Thursday, April 11, 2013

Loitering with Intent by Muriel Spark

What is truth?  I could have realized these people with my fun and games with their life-stories, while Sir Quentin was destroying them with his needling after frankness.  When people say that nothing happens in their lives I believe them.  But you must understand that everything happens to an artist; time is always redeemed, nothing is lost and wonders never cease.

Muriel Spark wrote an autobiography in 1992 called Curriculum Vitae.  I haven't read it, but it seems to have been poorly received.  The charge, as I gather from Martin Stannard's biography, is that Spark held her cards too close to her chest; given her prickly reputation and her fetish for authorial control, I believe it.

Loitering with Intent was published eleven years before Curriculum Vitae, but it seems that Spark was already thinking about her own autobiography, and autobiographies in generalTwo of Spark's favorites, those of Cardinal John Henry Newman and Benventuo Cellini, recur throughout Loitering, which is all about the way people write about themselves, and the way that writing, as life, can spin out of control.

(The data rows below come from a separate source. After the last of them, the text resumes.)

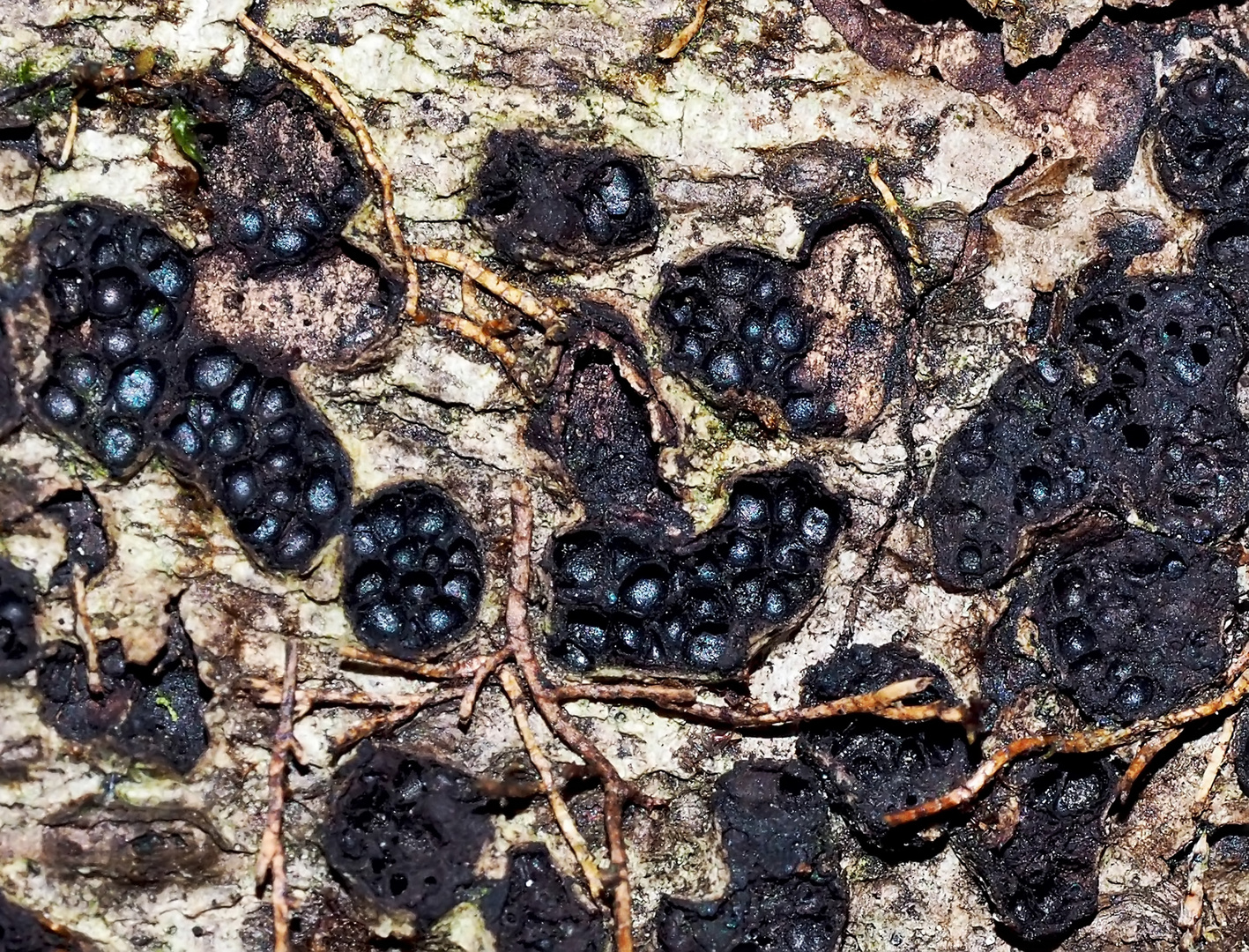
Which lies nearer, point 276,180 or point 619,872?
point 619,872

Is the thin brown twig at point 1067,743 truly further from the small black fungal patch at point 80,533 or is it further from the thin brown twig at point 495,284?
the small black fungal patch at point 80,533

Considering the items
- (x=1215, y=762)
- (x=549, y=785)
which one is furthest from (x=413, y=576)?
(x=1215, y=762)

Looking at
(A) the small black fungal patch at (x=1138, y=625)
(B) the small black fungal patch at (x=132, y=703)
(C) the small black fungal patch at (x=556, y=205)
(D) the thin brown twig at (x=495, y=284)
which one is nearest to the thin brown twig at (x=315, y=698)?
(B) the small black fungal patch at (x=132, y=703)

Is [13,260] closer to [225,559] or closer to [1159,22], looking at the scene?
[225,559]

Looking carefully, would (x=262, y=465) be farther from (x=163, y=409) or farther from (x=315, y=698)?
(x=315, y=698)

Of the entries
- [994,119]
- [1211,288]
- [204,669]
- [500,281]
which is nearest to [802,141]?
[994,119]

Fleur Talbot, trying to support herself while writing a novel, takes a job as a secretary for the Autobiographical Society under the patrician snob Sir Quentin Oliver.  Her task is to edit the memoirs of the Society's members, which are dull, delusional, and poorly written.  Fleur begins to add embellishes to them, turning their lives into fictions.  Spark's accounts of the Society Members are some of her best comic passages:

"Indeed, you have made some very interesting changes.  Indeed, I wondered how you guessed that the butler locked me in the pantry to clean the silver, which he did indeed.  Indeed he did.  But Nanny on the rocking-horse, well, Nanny was a very religious woman.  On my rocking-horse with our butler, indeed, you know.  It isn't the sort of thing Nanny would have done."

"Are you sure?" said Sir Quentin, pointing a coy finger at him.  "How can you be sure if you were locked in the pantry at the time?  In your revised memoir you found out about their prank from a footman.  But if in reality..."

"My rocking-horse was not at all a sizeable one," said Sir Eric Findlay, K.B.E., "and Nanny, though not plump, would hardly fit on with the butler who was, though thin, quite strong."

"If I might voice an opinion," said Mrs. Wilks, "I thought Sir Eric's piece very readable.  It would be a pity to sacrifice the evil nanny and the dastardly butler having their rock on the small horse, and I like particularly the stark realism of the smell of brilliantine on the footman's hair as he bends to tell the small Sir Eric-that-was of his discovery.  It explains so much the Sir-Eric-that-is."

But Sir Quentin has something nefarious up his sleeve, and soon the manuscript of Fleur's novel goes missing, and then the lives of the Autobiographical Society begin mimicking its plot.  Spark keeps the mechanism of these events ambiguous--clearly Sir Quentin is manipulating them to some extent, but even Fleur admits that the members of the Society bear a remarkable likeness to her characters, who were created before she even took the job.  The line between recording a life and creating it through writing is never clear, and Spark seems to be wondering which of the two we are actually doing when we write about ourselves.

It is tempting to read Fleur as the author's stand-in and Loitering as a kind of autobiography.  Stannard points out how many of the details of Fleur's life are adapted from Spark's own.  Fleur's discovery that (spoiler alert) Sir Quentin has been feeding the members hallucinatory Dexedrine mirrors Spark's own issues with the diet pill, which caused her to believe, for a time, that T. S. Eliot was subliminally threatening her through his works.  But such a reading never coheres, and Spark seems to be daring us to fall into this trap.

Yet, Loitering is a fascinating glimpse into Spark's thinking about writing.  I am certain that, on that subject, Fleur and Spark are the same.  "No matter what is described," Fleur tells us, "it seems to me a sort of hypocrisy for a writer to pretend to be undergoing tragic experiences when obviously one is sitting in relative comfort with pen and paper or before a typewriter."  That explains so much of the Muriel-that-was.  And: "I've come to learn for myself how little one needs, in the art of writing, to convey the lot, and how a lot of words, on the other hand, can convey so little."  And then there's the last sentence of the passage I opened this review with, which I'm going to repeat, because it's just so, so good:

But you must understand that everything happens to an artist; time is always redeemed, nothing is lost and wonders never cease.

3 comments:

Christopher said...

My rankings:

The Prime of Miss Jean Brodie >
The Mandelbaum Gate >
The Only Problem >
Girls of Slender Means >
Loitering with Intent >
Momento Mori >
Robinson >
Hothouse on the East River >
The Driver's Seat>
Aiding and Abetting >
The Finishing School

Brent Waggoner said...

This sounds good. That passage in the middle is hilarious.

Christopher said...

I had trouble cutting it off. It goes on and on in that vein.